PASSAGE:
*** Block opens ***

The holidays are all about family fun and that means in the kitchen too! Mr. Smith and I love to roll up our sleeves, get out the cooking books, and create something delicious the whole family will enjoy. Making an extraordinary meal doesn’t mean it has to be complicated. Simple dishes, with fresh, whole ingredients are a delight to eat. Pasta makes the perfect canvas to let your culinary imagination run wild. First, pick your noodle variety, then you build from there – the possibilities seem limitless.
Pasta hasn’t always been an easy thing to get a hold of for this gluten-free gal. There was a time when it was completely off my dietary menu, because it simply wasn’t available in a gluten-free form. Slow and steady, it popped up at specialty stores, however the taste and texture hasn’t always been favourable.
Well, I’d like to introduce you to the new Catelli® Gluten Free Pasta, a first-of-its-kind product made from a combination of white rice, brown rice, corn and quinoa. It’s seriously delicious! And the extra good news – Catelli® Gluten Free pasta is produced in a dedicated gluten-free facility and certified by the Canadian Celiac Association.

*** Block closes ***

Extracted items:
*** Block opens ***

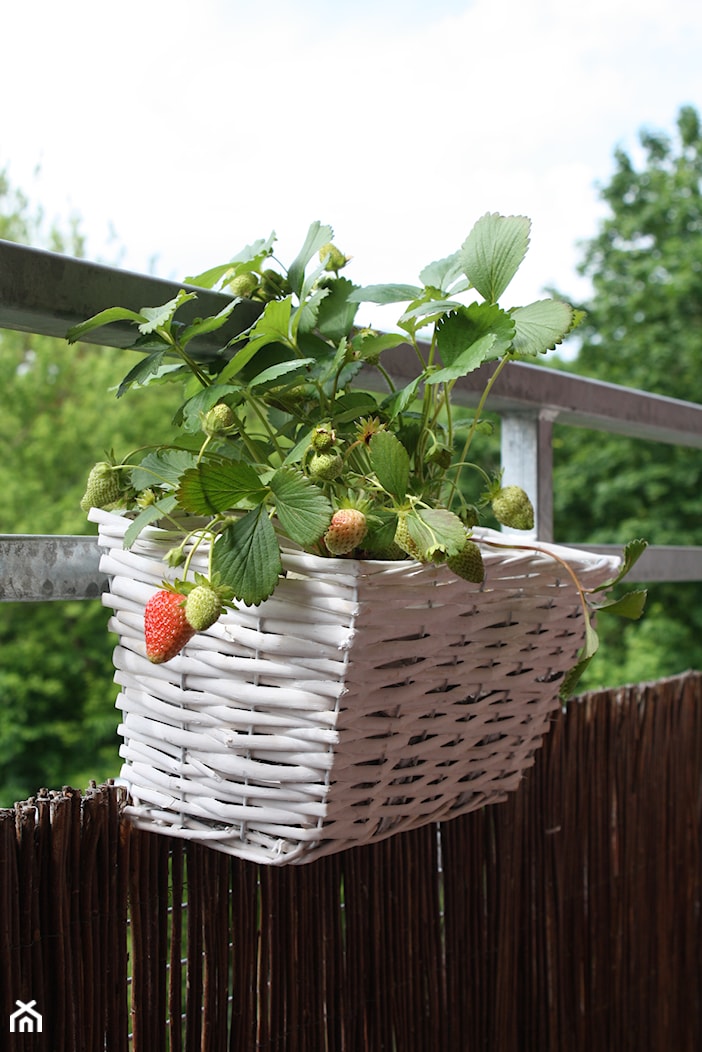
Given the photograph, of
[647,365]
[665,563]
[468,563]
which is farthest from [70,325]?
[647,365]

*** Block closes ***

ACTIVITY:
Write out everything in the gluten-free pasta passage from "Pasta hasn’t always" down to "always been favourable.", replacing "specialty stores" with "health food stores".

EXERCISE RESPONSE:
Pasta hasn’t always been an easy thing to get a hold of for this gluten-free gal. There was a time when it was completely off my dietary menu, because it simply wasn’t available in a gluten-free form. Slow and steady, it popped up at health food stores, however the taste and texture hasn’t always been favourable.